ITM Power chief executive Graham Cooley spoke to Janet Wood about using the gas and transport fuel networks to help balance the power system
This interview originally appeared in the March issue of New Power. Click here to find out how to subscribe and get New Power’s exclusive content and analysis every month.
ITM Power chief executive Graham Cooley spoke to Janet Wood about using the gas and transport fuel networks to help balance the power system
National Grid is due to open a tender in April for enhanced frequency reserve services and among the prequalified bidders is a storage option that also offers other opportunities: it can be used to reduce constraint costs, soaking up excess power from wind and solar when it exceeds the grid capacity. ITM Power, which provides the equipment, has been seeking funding from investors over the past few weeks to underwrite a rollout of the technology in the UK. The company announced in January that it had raised £2.14 million from institutional investors and sought a further £3.74 million in new share offerings.
What ITM Power hopes to roll out is an electrolysis process that uses power to produce hydrogen gas from water. The hydrogen can be injected into the gas grid or used to fuel vehicles. It is power-hungry – but in some circumstances that is a useful characteristic. The company says it is a storage option that could benefit both electricity and gas grids, because unlike batteries it can operate continuously, without the need for discharge periods, and it produces hydrogen at high pressure that can be injected into the gas grid.

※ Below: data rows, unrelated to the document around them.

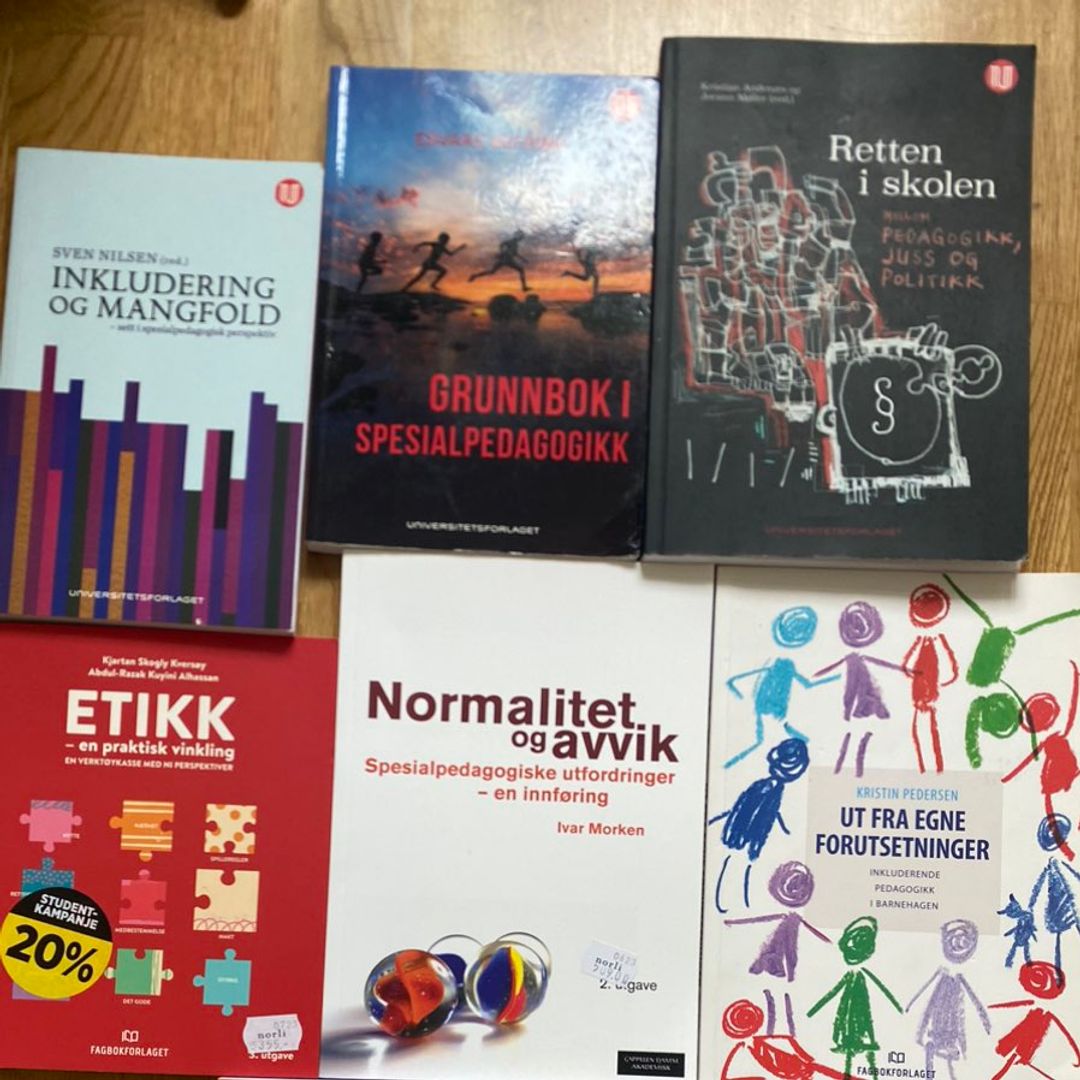 Spesialpedagogikk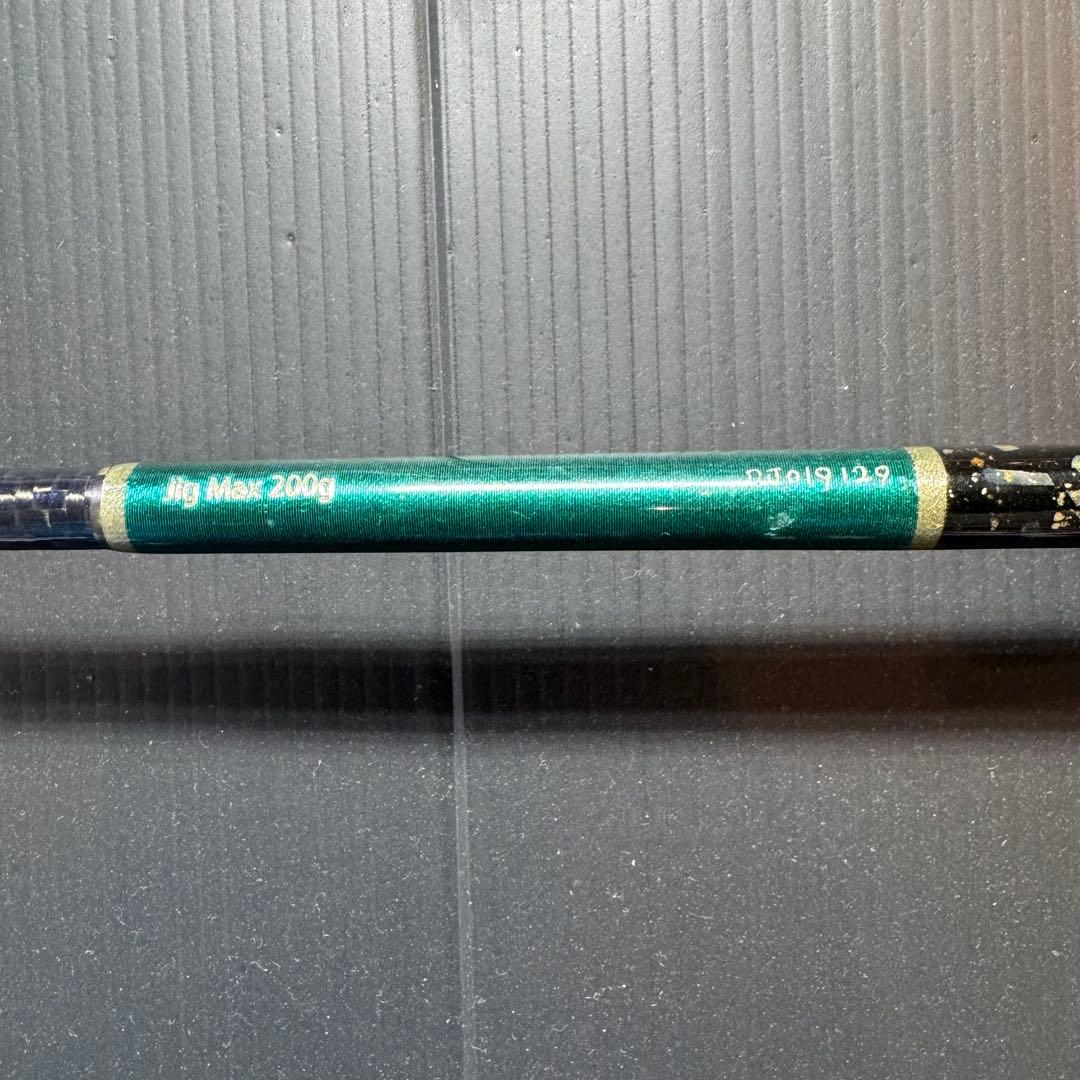 レスターファイン　Blue Sea’s Shakotan Custom511MH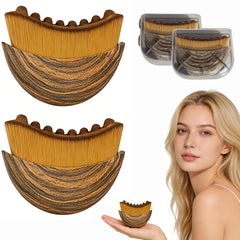 Tarvox cepillo contorno linfático rostro pack 2 piezas, ayuda a deshinchar suavemente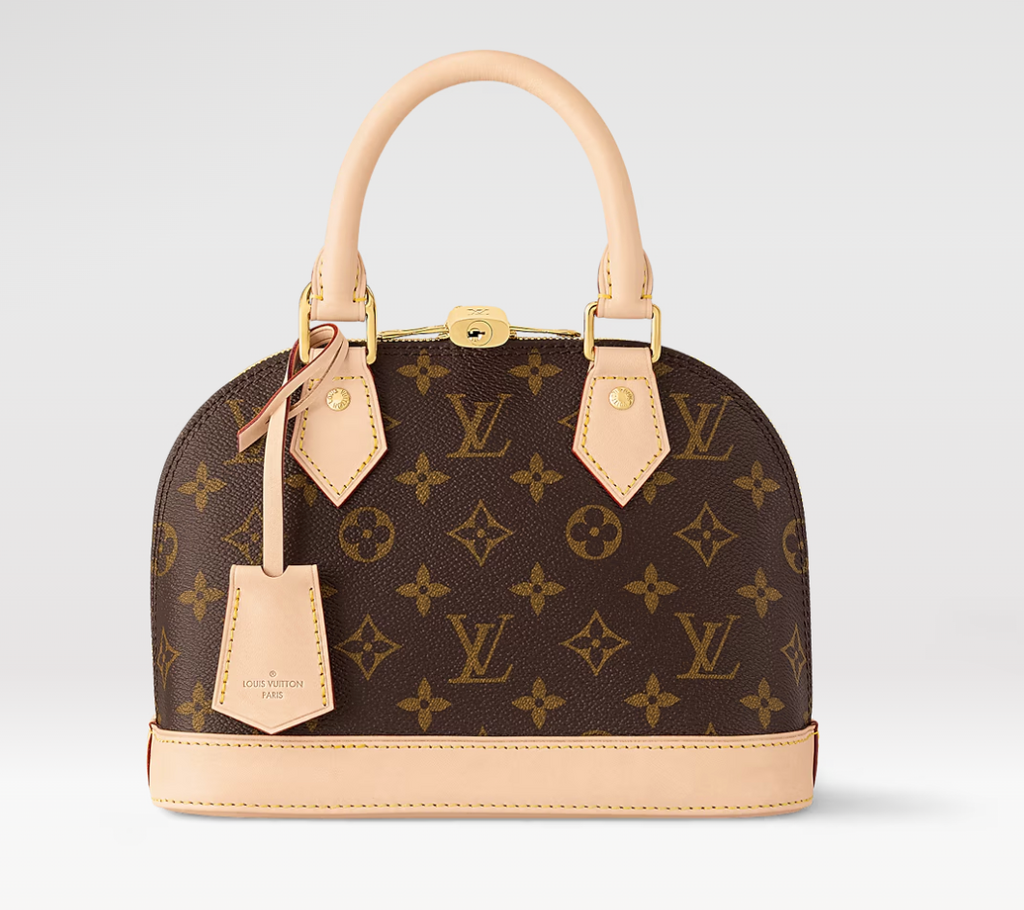 LV ALMA PM -GM – Accessorio premium elegante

Last year the company won a contract to install a power-to-gas unit at Orkney’s European Marine Energy Centre (EMEC). The £1.8 million installation – through factory testing and about to be installed – has a 500kW capacity. It will be powered by tidal units installed at the test centre, which will mean they do not have to invest in a new grid connection. Cooley says the option is very important for tidal plant because “rather than get a grid connection you can connect [to the power-to-gas unit] and get five ROCs [Renewables Obligation Certificates] – it allows for commercial implementation without a grid connection. It is very important for us and for the tidal industry”.
Providing ancillary power services
“The rationale for energy storage is very strong,” Cooley tells New Power. “Evidence from Denmark and Germany is that when you are above 20% [renewable energy] by capacity you have to start turning down. Wind curtailment has started in the UK.” Last year National Grid had to curtail 1TWh, he says (and it has offered a ‘Demand Turn-Up’ product to absorb excess, see last month’s issue). But at other times the system operator needs other services: it has to call on parties to provide frequency response, which may require them to turn up or down within a second or two. Cooley argues that demand options such as power-to-gas are better than using generation to perform this service – “generators are slow and take a long time to bring up, and they are more ‘carbonising’”.

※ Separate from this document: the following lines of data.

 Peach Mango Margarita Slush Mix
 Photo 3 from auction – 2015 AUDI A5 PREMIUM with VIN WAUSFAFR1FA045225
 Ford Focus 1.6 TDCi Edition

For Cooley, interaction with the gas grid is the obvious solution: “The gas grid is massive, three times the size of the electricity grid in the UK and five times the size in winter. You can view it as the UK’s renewable energy store.” The company has had a 300kW unit in operation jointly with Germany’s Thuga Group that has been injecting gas into the local distribution grid for two years, and a second project has begun with RWE. Cooley says network operators in Germany are ready to roll out the technology elsewhere in the country, but utilities “are negotiating connection charges and licence changes with the German government”.
Road link
ITM Power, with Amec Foster Wheeler, has completed two successful power-to-gas trials with National Grid and in December the technology was also qualified as a frequency response provider. But licensing issues are a barrier in the UK as well. How can it be rolled out? In the unbundled GB market, National Grid is not able to operate storage on a commercial basis and nor, barring pilot projects, are electricity and gas distribution networks.
That may change, and power-to-gas, like other storage options, awaits a new definition to enable it to play a bigger part on the system (see New Power’s interview with ESN’s Jill Cainey in the February issue). But ITM Power has prequalified to provide enhanced frequency response in National Grid’s upcoming tender from a slightly different implementation of its process. It already has one hydrogen filling station in operation in the UK and nine more funded, and it recently signed an agreement with consultancy Arup to seek more opportunities. Cooley sees a growing enthusiasm for this option – “you can go 400 miles on a three-minute refill”, he says – and companies such as Toyota, Honda and Audi have right-hand drive models coming onto the market in the next two years. “It will take time to build volume” in the road market, he says.
In the meantime, up to five forecourt units will be available to provide enhanced frequency response to National Grid, with the hydrogen ‘byproduct’ stored to be used for vehicle refuelling. The project has
prequalified to enter National Grid’s enhanced frequency response tender in April.
The fuelling stations will be sited on and near the A25: I ask Cooley whether the company has had interest from the Western Power Distribution area, where grid management during periods of high solar generation is an urgent issue. He says the company has “not had much traction” in the region – yet.